Qualche fine “ideologo” respinge questa visione, ne contesta il differimento a tempi lunghi, propone una transizione basata su pretese “fasi”, di cui la prima vedrebbe alleati forze antieuropeiste molto eterogenee che provvederebbero intanto a uscire dall’euro per poi iniziare una seconda fase in cui all’interno di quel fronte antieuropeista le forze socialiste comincerebbero a guadagnare posizioni. Questa visione, del tutto antiscientifica e antimarxista, scimmiotta situazioni storiche e geografiche (per esempio la Cina della guerra antigiapponese) lontanissime dalla realtà di capitalismo avanzato in cui noi ci troviamo. Nella costruzione di un fronte ciò che ne determina la natura è chi costituisce la forza trainante e qual è la direzione nella quale spinge questa forza trainante. Se il proletariato è al carro di questa o quella forza borghese, ad esso non ne può venire nulla di buono. Quanto ai tempi lunghi, riteniamo che siano più lunghi i tempi per accumulare le forze rivoluzionarie su un programma intorno al quale si alleino forze piccole-borghesi indirizzate verso un cambiamento in senso socialista, piuttosto che raggiungere questo cambiamento attraverso alleanze a guida reazionaria?

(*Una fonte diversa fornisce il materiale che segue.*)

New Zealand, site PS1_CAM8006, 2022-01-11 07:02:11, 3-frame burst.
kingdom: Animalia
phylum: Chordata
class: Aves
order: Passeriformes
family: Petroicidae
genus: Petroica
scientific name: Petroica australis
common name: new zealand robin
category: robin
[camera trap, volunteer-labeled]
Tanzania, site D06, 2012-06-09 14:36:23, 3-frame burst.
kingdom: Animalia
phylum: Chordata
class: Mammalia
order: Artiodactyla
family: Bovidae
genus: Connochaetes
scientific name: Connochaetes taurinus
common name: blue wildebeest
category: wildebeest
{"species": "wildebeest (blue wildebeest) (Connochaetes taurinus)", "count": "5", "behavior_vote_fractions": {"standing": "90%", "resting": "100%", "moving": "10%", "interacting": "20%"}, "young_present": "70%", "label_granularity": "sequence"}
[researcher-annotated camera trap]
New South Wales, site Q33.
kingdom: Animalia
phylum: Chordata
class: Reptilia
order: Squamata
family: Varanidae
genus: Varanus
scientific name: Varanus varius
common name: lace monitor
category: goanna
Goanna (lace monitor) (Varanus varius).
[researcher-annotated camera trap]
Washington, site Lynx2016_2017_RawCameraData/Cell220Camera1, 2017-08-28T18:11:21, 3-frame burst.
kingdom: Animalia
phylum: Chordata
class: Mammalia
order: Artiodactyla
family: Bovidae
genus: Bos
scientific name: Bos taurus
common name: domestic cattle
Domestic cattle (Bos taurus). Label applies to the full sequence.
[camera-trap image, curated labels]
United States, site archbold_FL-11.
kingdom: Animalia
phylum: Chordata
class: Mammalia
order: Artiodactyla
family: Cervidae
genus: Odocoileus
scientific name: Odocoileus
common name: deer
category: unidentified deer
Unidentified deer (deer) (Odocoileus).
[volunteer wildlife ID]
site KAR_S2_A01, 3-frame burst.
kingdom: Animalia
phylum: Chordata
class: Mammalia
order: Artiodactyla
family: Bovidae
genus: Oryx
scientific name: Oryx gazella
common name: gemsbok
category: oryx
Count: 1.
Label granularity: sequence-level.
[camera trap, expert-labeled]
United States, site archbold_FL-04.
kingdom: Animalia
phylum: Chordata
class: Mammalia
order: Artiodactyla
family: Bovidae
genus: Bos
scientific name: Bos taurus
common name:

Buscar el levante por el poniente? Bella impresa!
CONCLUSIONI
Il “sovranismo”, di qualunque natura esso sia, è l’esatto contrario del socialismo. Si camuffa con argomentazioni e programmi che possono assomigliare a quelli socialisti, ma in realtà sono emanazione politica di natura opposta.
Le ricette prospettate sono per la massima parte irrealizzabili, in quanto manca la volontà e l’interesse del grande capitale a portarle avanti, ma forse solo di settori arretrati della borghesia che non possono mai costituire forza dirigente. Tuttavia esse possono fare breccia in molti strati della popolazione, soprattutto in quelli più disagiati e meno attrezzati culturalmente.
La sostanziale opposizione frontale col programma del Partito Comunista sta nel fatto che i “sovranisti” prospettano una “rivoluzione all’indietro”, ossia il ripristino di posizioni ormai perdute dalla piccola borghesia e anche dal proletariato che non potranno mai più essere recuperate. Si oppongono ad ogni forma di socialismo e propugnano una società basata sulla “collaborazione di classe”, che ha sempre danneggiato il proletariato.
Le proposte “sovraniste” su uscita da NATO, UE e euro sono estemporanee, irrealizzabili in quella forma, se non pericolose, perché sempre interne alla logica e al mercato capitalista.
Le proposte del Partito comunista in questo senso sono invece le uniche realizzabili perché passano dal rovesciamento di questa società e la sostituzione di un’altra basata non solo su altri valori, ma anche e soprattutto su un’altra forma di produzione e di democrazia. Il socialismo.